Y = 1-X ~ Uniform[0,1] 
cX + d = 1-X ~ Uniform[0,1] 
X ~ Uniform[0,1] = 1 - (cX + d) 
X ~ Uniform[0,1] = 1- cX - d 
X ~ Uniform[0,1] = 1 + X - 1 
X ~ Uniform[0,1] = X 

Is all this correct?

Answer 1

I suggest using the moment generator function.

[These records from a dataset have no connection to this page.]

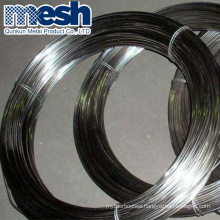 High Quality 304 316L 310S 321 410 631 Stainless Steel wire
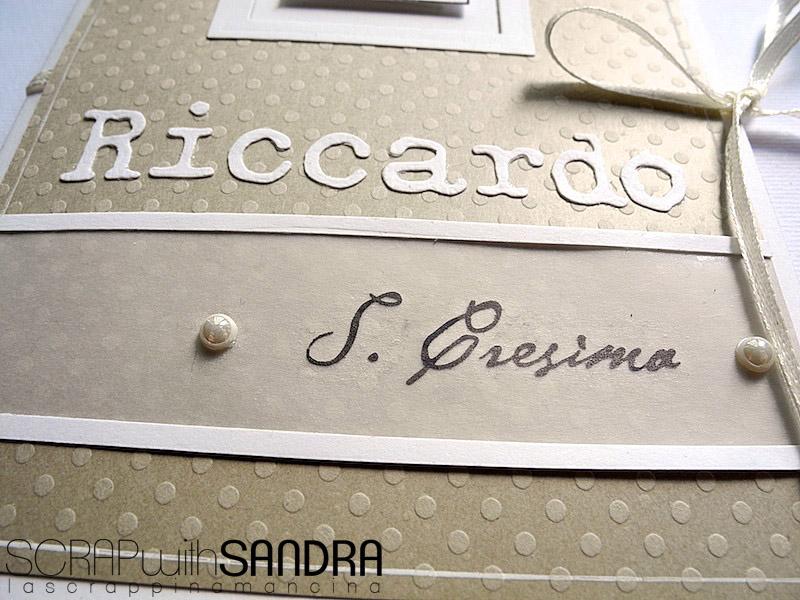 Conosciuto Card per Cresima e Laurea MR47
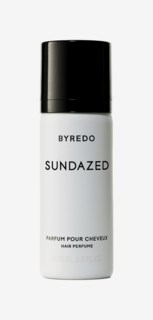 Sundazed Hair Perfume 75 ml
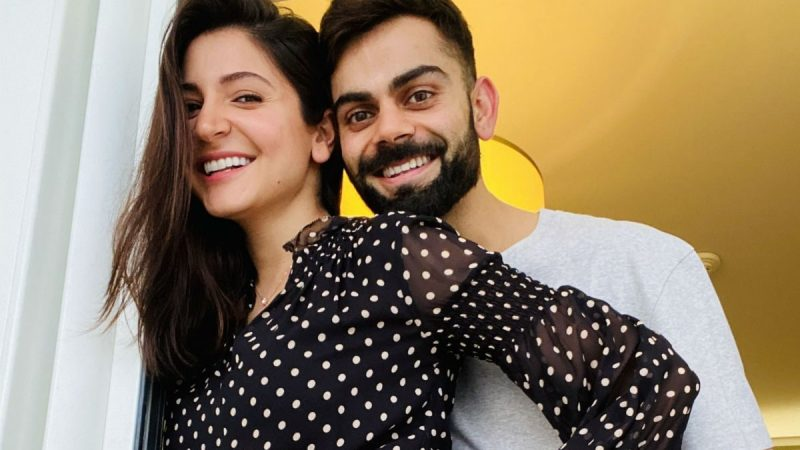 IPL 2020: Netizens Call Out Sunil Gavaskar for His Alleged Controversial Comment on Virat & Anushka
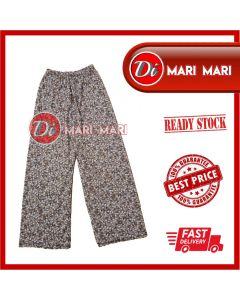 WOMEN PALAZO FLORAL LONG PANTS 00 FREE SIZE AND EXTRA SIZE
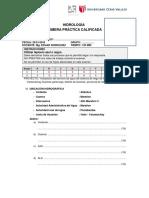 2018-0 1 Primera Práctica Calificada - Hidrología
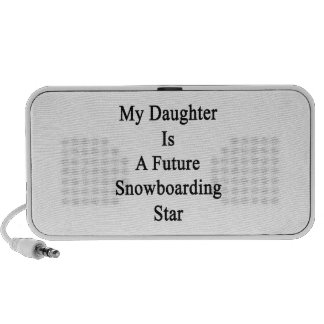 My Daughter Is A Future Snowboarding Star Notebook Speakers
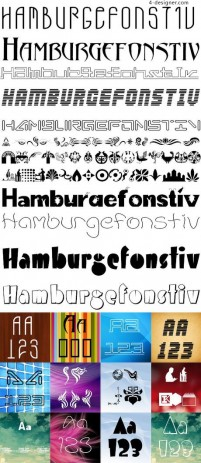Common personality English font 05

If $X\sim U(L,R)$, then the moment generator function of $X$ i s

$$ M_X(t)=\mathbb{E}[e^{tX}]=\frac{e^{tR}-e^{tL}}{t(R-L)} $$

Then $$ \begin{aligned} M_Y(t)&=\mathbb{E}[e^{tY}]=\mathbb{E}[e^{t(cX+d)}]\\ &=\mathbb{E}[e^{(tc)X}e^{td}]=e^{td}\mathbb{E}[e^{(tc)X}]\\ &=e^{td}\frac{e^{tcR}-e^{tcL}}{tc(R-L)}\\ &=\frac{e^{t(cR+d)}-e^{t(cL+d)}}{t[(cR+d)-(cL+d)]} \end{aligned} $$ Which is the moment generating function of a random variable $U(cL+d,cR+d)$. Therefore, if $X\sim U(L,R)$ then $d+cX=Y\sim U(cL+d,cR+d)$.